One central truth most of us are unwilling to face is that much of the increasing extremism we see around us is deeply embedded in Pakistan’s DNA. When a country is created in the name of a faith, then inevitably, that faith will come to dominate modes of thought and behaviour.

Many of us who represent a dwindling liberal, secular strand in the media are fond of quoting Jinnah’s Aug 11, 1947 speech which remains as eloquent a declaration of secularism as I have read anywhere. But talk to clerics or students today, and they will look at you in disbelief and even anger if you impute secularism to the founder of Pakistan. In their view, he created Pakistan in the name of Islam, and not for the Muslims of the subcontinent. This is too nuanced an argument for most people who prefer to see things only in black and white.

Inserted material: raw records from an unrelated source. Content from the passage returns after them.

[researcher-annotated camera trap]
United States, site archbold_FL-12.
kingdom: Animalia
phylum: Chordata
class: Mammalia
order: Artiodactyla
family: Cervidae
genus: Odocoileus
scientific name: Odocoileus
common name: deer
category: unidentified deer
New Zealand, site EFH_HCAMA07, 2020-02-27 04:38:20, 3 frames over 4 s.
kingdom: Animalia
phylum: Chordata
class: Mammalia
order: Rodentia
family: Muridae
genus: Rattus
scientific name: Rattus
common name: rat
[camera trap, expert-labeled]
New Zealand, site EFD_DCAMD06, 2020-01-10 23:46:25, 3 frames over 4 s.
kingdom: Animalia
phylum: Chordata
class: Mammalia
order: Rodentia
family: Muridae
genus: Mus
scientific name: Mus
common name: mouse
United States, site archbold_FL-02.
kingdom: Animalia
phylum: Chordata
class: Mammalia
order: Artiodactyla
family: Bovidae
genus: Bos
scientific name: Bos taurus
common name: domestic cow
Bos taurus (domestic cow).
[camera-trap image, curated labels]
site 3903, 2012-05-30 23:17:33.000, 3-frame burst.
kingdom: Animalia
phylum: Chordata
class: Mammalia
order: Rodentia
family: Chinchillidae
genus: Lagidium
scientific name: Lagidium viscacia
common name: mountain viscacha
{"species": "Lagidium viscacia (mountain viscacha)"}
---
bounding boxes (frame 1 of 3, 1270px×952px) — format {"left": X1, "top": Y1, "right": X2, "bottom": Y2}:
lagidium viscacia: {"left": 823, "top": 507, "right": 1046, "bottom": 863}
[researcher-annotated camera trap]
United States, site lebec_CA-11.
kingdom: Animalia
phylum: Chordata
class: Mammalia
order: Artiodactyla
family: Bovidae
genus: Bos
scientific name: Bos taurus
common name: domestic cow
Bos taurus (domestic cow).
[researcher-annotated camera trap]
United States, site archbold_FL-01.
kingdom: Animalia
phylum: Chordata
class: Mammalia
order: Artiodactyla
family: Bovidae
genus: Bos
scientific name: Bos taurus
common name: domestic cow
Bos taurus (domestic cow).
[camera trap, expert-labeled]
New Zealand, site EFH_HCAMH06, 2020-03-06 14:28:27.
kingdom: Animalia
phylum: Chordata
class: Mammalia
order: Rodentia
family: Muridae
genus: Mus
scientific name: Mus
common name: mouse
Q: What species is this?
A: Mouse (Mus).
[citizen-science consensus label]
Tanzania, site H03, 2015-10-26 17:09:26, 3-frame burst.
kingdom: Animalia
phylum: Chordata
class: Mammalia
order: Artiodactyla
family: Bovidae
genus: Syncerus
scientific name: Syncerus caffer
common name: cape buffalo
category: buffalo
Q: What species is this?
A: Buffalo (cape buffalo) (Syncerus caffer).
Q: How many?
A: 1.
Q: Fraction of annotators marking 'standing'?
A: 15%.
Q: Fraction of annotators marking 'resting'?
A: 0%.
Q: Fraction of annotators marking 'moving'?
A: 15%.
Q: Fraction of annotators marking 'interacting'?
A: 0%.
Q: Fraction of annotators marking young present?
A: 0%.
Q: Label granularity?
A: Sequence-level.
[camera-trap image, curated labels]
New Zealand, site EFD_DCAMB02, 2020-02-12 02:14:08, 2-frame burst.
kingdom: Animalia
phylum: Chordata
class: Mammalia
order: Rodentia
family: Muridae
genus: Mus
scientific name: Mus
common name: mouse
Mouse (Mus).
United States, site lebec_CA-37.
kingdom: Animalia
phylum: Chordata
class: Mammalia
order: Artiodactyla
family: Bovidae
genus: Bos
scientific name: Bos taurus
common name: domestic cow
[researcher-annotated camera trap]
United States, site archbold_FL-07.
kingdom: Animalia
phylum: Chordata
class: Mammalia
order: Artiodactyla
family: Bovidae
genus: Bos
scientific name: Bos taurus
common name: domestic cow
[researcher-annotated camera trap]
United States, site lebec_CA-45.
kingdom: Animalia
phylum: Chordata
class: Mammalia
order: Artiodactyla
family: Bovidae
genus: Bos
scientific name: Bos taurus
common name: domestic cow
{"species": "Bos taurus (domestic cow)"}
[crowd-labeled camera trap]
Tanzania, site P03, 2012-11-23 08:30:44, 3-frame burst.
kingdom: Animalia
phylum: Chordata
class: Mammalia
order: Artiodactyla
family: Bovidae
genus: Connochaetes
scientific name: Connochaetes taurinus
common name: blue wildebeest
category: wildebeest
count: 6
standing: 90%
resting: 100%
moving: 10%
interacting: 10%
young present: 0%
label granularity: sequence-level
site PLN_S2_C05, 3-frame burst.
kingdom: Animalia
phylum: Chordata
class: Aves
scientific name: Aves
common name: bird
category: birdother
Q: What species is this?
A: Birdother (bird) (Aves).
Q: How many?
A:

Even though Maulana Maudoodi and his Jamaat-i-Islami opposed the creation of Pakistan tooth and nail before 1947, once it came into being, they began pushing their rigid religious agenda. They still haven’t stopped. This unrelenting campaign created an environment where secularism became a pejorative term. It hasn’t helped that it has been mistranslated into Urdu as ladinyat or irreligiosity. This inaccurate label is enough to send politicians scurrying for cover.

Over time, it has become the safer political option to pay lip service to extremism. So while religious parties might not get many votes or parliamentary seats, their agenda still dominates the political landscape as well as a large section of the media. The result is a noxious atmosphere where there is little space for a meaningful debate on the direction we would like Pakistan to take. Is it to become a modern, vibrant nation where all citizens have equal rights, or a theocracy where women and the minorities are oppressed?

Among the WikiLeaks to have emerged so far was a cable from the previous American ambassador to Islamabad in which she wrote that she expected it would take 10 to 15 years for Pakistan to defeat the Taliban. I fear she was being too optimistic. Until we have achieved a national consensus rejecting extremism, the jihadis will continue to receive moral and material support.

But as the two cases we have studied here indicate, the tide is running in favour of religious extremism. Important sections of the media, the military and the judiciary — to name only three institutions — have no issue with the path the country is on. They might deplore the mayhem the jihadis are causing, but they certainly do not object to the anti-women and anti-minorities policies and rulings that are poisoning the atmosphere. Until they recognise the linkage between the two, extremist violence is here to stay.